• SOURCE EXTRACT:
━━━━━━━━━━━━━━━━━━━━

Treated like a criminal, Sami was issued a 1.5 year ban on returning. “While Sami committed no crime, the Lebanese state is actively criminalizing and punishing him,” said Lebanon’s Anti-Racism Movement in a statement the night before his deportation referencing his work against the predatory “Kafala” system.

Labour bonding

Freedom United partner KAFA explained to The Media Line that under the Kafala system, workers are bound to the will of their employer(s).

“The kafala system, which means sponsorship, is a set of practices, administrative regulations and policies that bind the residence and employment of these migrants to the will of their employer,” explains Samaya Mattouk, who works at the Lebanese Kafa NGO, which fights to end violence against women.

Lebanon is home to a quarter of a million migrant domestic workers. Many of these are women from African and Asian countries. The lack of legal protections means most are recruited and employed informally, making it easy for them to be exploited by employers on whom they rely for their immigration status and living conditions.

Mistreatment abound

For many migrant domestic workers in Lebanon, exploitation and inhumane treatment is common. The International Labour Organization says over 50% of women in Lebanon work more than 85 hours a week.

━━━━━━━━━━━━━━━━━━━━

• SUPPLIED ENTRIES:
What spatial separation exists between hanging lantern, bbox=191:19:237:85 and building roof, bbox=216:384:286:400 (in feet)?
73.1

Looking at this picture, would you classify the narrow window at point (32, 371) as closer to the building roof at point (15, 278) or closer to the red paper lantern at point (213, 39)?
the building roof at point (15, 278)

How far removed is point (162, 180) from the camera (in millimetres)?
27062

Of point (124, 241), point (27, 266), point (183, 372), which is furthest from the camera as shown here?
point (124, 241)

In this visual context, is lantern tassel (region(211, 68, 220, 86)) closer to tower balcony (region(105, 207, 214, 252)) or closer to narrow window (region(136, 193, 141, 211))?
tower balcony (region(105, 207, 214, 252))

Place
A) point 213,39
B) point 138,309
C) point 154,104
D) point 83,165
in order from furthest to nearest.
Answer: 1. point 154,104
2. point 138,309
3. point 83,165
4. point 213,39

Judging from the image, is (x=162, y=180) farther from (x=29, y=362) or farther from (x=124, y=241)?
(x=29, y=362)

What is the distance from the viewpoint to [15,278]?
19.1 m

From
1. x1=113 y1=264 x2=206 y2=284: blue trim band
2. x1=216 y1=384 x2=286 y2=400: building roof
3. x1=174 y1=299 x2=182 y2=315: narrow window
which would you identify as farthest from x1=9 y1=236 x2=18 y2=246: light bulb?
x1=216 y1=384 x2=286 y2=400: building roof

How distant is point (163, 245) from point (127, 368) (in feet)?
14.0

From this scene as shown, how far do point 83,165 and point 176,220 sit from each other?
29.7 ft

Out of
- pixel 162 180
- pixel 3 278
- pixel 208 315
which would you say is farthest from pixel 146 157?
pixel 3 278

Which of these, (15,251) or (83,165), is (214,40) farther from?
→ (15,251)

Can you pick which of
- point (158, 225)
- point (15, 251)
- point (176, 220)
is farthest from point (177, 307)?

━━━━━━━━━━━━━━━━━━━━

• TASKS AND EXERCISES:
(1) Sum up the extract on Lebanon's kafala system in two sentences.
(2) Rewrite the stretch of the extract on Lebanon's kafala system from "Freedom United partner" through "and living conditions.", swapping "NGO" for "nonprofit".
The items have nothing to do with the extract on Lebanon's kafala system.

• RESULTS IN ORDER:
(1) Sami, whose work opposed Lebanon's kafala system, was deported and banned from returning for 1.5 years, which Lebanon's Anti-Racism Movement said punished him even though he had committed no crime. Under kafala, the residence and employment of Lebanon's quarter of a million migrant domestic workers are bound to their employers' will, and the lack of legal protections makes them easy to exploit.

(2)
Freedom United partner KAFA explained to The Media Line that under the Kafala system, workers are bound to the will of their employer(s).

“The kafala system, which means sponsorship, is a set of practices, administrative regulations and policies that bind the residence and employment of these migrants to the will of their employer,” explains Samaya Mattouk, who works at the Lebanese Kafa nonprofit, which fights to end violence against women.

Lebanon is home to a quarter of a million migrant domestic workers. Many of these are women from African and Asian countries. The lack of legal protections means most are recruited and employed informally, making it easy for them to be exploited by employers on whom they rely for their immigration status and living conditions.